* Document passage *
This is a library of different image models maintained by Ross Wightman. It provides state-of-the-art (SOTA) pretrained CV models. To use timm we need to first install it using pip install timm and then import it.

import timm

timm.list_models('resnet*')

The above code returns a list of all CV models in timm that start with restnet. We can then choose one of them for our learner. Here’s a more thorough explanation of the timm library and comparisons using accuracy vs time plots for the different models of timm: https://www.kaggle.com/code/jhoward/which-image-models-are-best

Understanding the model performance

Let’s see where the model made mistakes during the classfication using some of the tools provided by the fastai library.

ClassificationInterpretation from vision.widgets will help us take a closer look at how our model is behaving. Specifically, we will take a look at two things: the confusion matrix and plots of images with the highest losses i.e. the images on which the model performed the worst.

Confusion Matrix

A confusion matrix is a grid of actual and predicted labels for all the classes in a binary/multiclass classification problem.

interp = ClassificationInterpretation.from_learner(learn)
interp.plot_confusion_matrix()

One thing we see here is, unfortunately (but not really), the classifier is actually perfect. It never makes a mistake. But sometimes for more difficult problems, we will see many numbers in the off diagonals that the actual label and the predicted labels were different thus lowering the accuracy of our model.

Images with high loss

This step can be very valuable in understanding what our model is struggling to learn. If we have some experts for the domain specific question, we can then show it to them and make certain hypothesis and test out different things we can do to help the learner learn these difficult images. We once again use the interpreter we instantiated above, interp to plot the images corresponding to top six highest losses.

interp.plot_top_losses(6)

This will give us something that looks like this.

As the title says, for each image here we can see four pieces of information:

What’s the predicted label?
What’s the actual label?
What’s the final loss?
How confident is the label with its prediction?

Here, everything is perfect but we could use this information to say delete certain images that are maybe too blurry to learn from or some image where the subject is hidden behind something else.

Cleaning the data

Now that we’ve seen some of the images where the model did not perform well, let’s try to remove these “bad” images. Some very obvious images you would want to remove from the path are say images that may not have been bears or somehow a cartoon image of bear among many images of real bear pictures. Fastai provides some incredibly nice tools to clean your image data through the fastai.vision.widgets class. The one we will use is the ImageClassifierCleaner class which gives us a list of the images sorted in descending order of loss so we can inspect and remove “bad” images.

cleaner = ImageClassifierCleaner(learn)
cleaner

You should get an output that looks like this:

Now you can select what images you want to delete or move from both the training and validation datasets. Once you are happy with your selections you will modify the files with the following code:

for i in cleaner.delete():
    img_to_rm = cleaner.fns[i]
    img_to_rm.unlink()

for (i, category) in cleaner.change():
    from_path, to_path = str(cleaner.fns[i]), path/category
    shutil.move(from_path, to_path)

* Task details *
Transcribe the fastai tutorial passage above word for word, from "Now you can" to "shutil.move(from_path, to_path)".

* Information supplied *
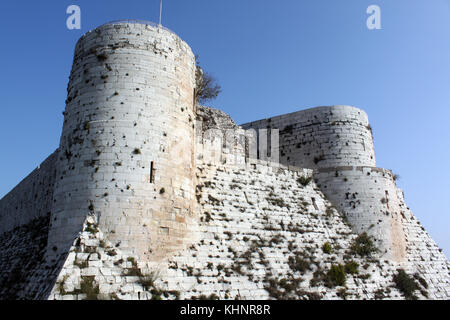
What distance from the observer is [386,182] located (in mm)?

* Exercise output *
Now you can select what images you want to delete or move from both the training and validation datasets. Once you are happy with your selections you will modify the files with the following code:

for i in cleaner.delete():
    img_to_rm = cleaner.fns[i]
    img_to_rm.unlink()

for (i, category) in cleaner.change():
    from_path, to_path = str(cleaner.fns[i]), path/category
    shutil.move(from_path, to_path)